À Camden, dans la banlieue de Philadelphie, il est encore question de chômage, de pauvreté, d’insalubrité des logements, de gens à la rue, d’alcool, de drogues, de guerre des gangs. Arrivés en 1960, les grands industriels ont depuis délocalisé et la ville désertée a laissé la population livrée à 60% de chômage et aux emplois précaires… "À Camden, le monde est divisé entre proies et prédateurs. Plus vous êtes faible – immigrés illégaux, familles déshéritées – plus il y a de vautours qui rôdent autour de vous ".

Chapitre III
- Le temps de la destruction. Welch. Virginie occidentale

Une ancienne ville minière située au cœur des Appalaches. Les firmes qui exploitaient le charbon y imposèrent leur diktat sur les élus, mais aussi sur la population, tributaires des grands patrons. La région fut prospère, mais les délocalisations et la mécanisation du travail ont apporté le chômage.
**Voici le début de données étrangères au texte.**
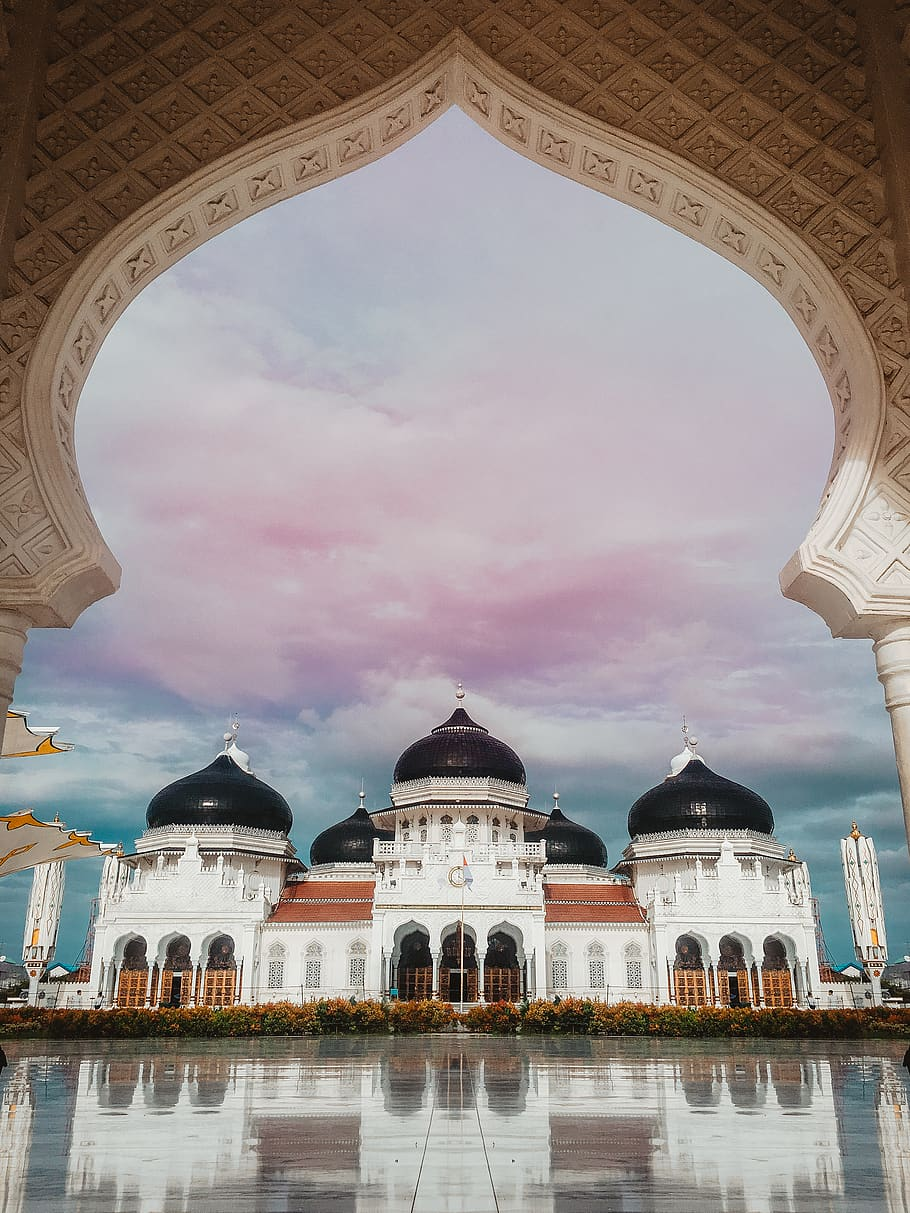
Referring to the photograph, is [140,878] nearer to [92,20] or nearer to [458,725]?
[458,725]

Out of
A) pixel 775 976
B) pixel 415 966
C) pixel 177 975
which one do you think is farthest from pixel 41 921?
pixel 775 976

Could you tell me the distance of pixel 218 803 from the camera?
3150 cm

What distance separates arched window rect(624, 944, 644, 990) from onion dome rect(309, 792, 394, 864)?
11.6 m

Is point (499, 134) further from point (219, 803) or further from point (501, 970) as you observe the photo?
point (219, 803)

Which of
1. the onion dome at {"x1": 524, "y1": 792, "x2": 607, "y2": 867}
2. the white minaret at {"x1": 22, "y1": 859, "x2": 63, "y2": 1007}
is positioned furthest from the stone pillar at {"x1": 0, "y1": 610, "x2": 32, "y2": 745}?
the onion dome at {"x1": 524, "y1": 792, "x2": 607, "y2": 867}

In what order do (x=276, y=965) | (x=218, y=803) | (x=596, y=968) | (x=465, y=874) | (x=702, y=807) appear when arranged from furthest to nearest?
1. (x=218, y=803)
2. (x=702, y=807)
3. (x=276, y=965)
4. (x=596, y=968)
5. (x=465, y=874)

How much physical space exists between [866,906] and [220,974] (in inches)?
688

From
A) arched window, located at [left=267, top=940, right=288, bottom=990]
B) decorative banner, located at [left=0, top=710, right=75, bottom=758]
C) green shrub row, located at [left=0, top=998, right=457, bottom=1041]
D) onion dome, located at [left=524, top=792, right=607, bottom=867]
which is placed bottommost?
green shrub row, located at [left=0, top=998, right=457, bottom=1041]

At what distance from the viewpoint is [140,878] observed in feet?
93.5

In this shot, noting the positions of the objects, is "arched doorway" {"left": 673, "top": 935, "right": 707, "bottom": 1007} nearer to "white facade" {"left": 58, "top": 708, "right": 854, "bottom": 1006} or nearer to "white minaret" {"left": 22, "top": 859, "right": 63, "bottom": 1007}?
"white facade" {"left": 58, "top": 708, "right": 854, "bottom": 1006}

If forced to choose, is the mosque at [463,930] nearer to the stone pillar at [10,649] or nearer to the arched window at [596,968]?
the arched window at [596,968]

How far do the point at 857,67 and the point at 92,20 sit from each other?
369 cm

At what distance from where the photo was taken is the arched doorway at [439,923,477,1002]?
26359 mm

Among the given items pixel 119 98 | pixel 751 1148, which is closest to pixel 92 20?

À une demande d’emploi dépassant l’offre et qui permet aux industries d’imposer des conditions de travail draconiennes, s’ajoutent les ravages causés par les carrière d’extraction à ciel ouvert, détruisant l’écosystème de la région à une vitesse vertigineuse. Des groupements tentent d’obtenir le soutien de l’opinion publique… en vain.

Chapitre IV
- Le temps de l’esclavage. Immokalee. Floride

Et puis la Floride, à Immokalee. Dans cette région d’exploitants agricoles, les travailleurs clandestins venus du Mexique ou du Guatemala sont sous le joug des contremaitres. Fidèle à des valeurs qu’elle entretient depuis près de deux siècles, la Floride est le bastion de l’esclavage par le travail. Les ouvriers agricoles, généralement des clandestins, sont contraints d’accepter des conditions de travail effroyables. Coups, harcèlements sexuels, violences verbales, salaires de misère, journées de travail de 14 heures… certains sont même séquestrés dans des hangars dès la fin de leur journée de travail, afin qu’ils ne s’échappent pas durant la nuit et qu’ils soient en mesure de reprendre leur poste dès les première heures du jour…

Chapitre V
- Jour de révolte. Liberty Square. New York

Dans tous ces lieux, des gens combattent les agissements des industriels et des politiques. C’est le pot de terre contre le pot de fer. A Immokalee cependant, des individus se sont rassemblés. Le syndicat de « La Coalition des travailleurs d’Immokalee » met à la disposition de ses membres (les rares ouvriers agricoles qui acceptent de rejoindre le mouvement et de témoigner) des juristes et des aides financières. Le mouvement s’inscrit dans la veine de celui d’Occupy lancé en septembre 2011 par les Indignés.
Joe Sacco et Chris Hedges sont allés à New York pour rencontrer des manifestants et soutenir cette action. Outre les nombreux témoignages contenus dans cette partie, Chris Hedges se dresse ouvertement contre les pratiques capitalistes, contre les agissements de l’État-entreprise, contre cette politique de profit qui creuse un fossé de plus en plus large entre le 1% de privilégiés et le reste de la population.


En refermant ce livre, au "parce qu’ils ont semé le vent, ils moissonneront la tempête" résonne le "qui sème la misère, récolte la colère"… !!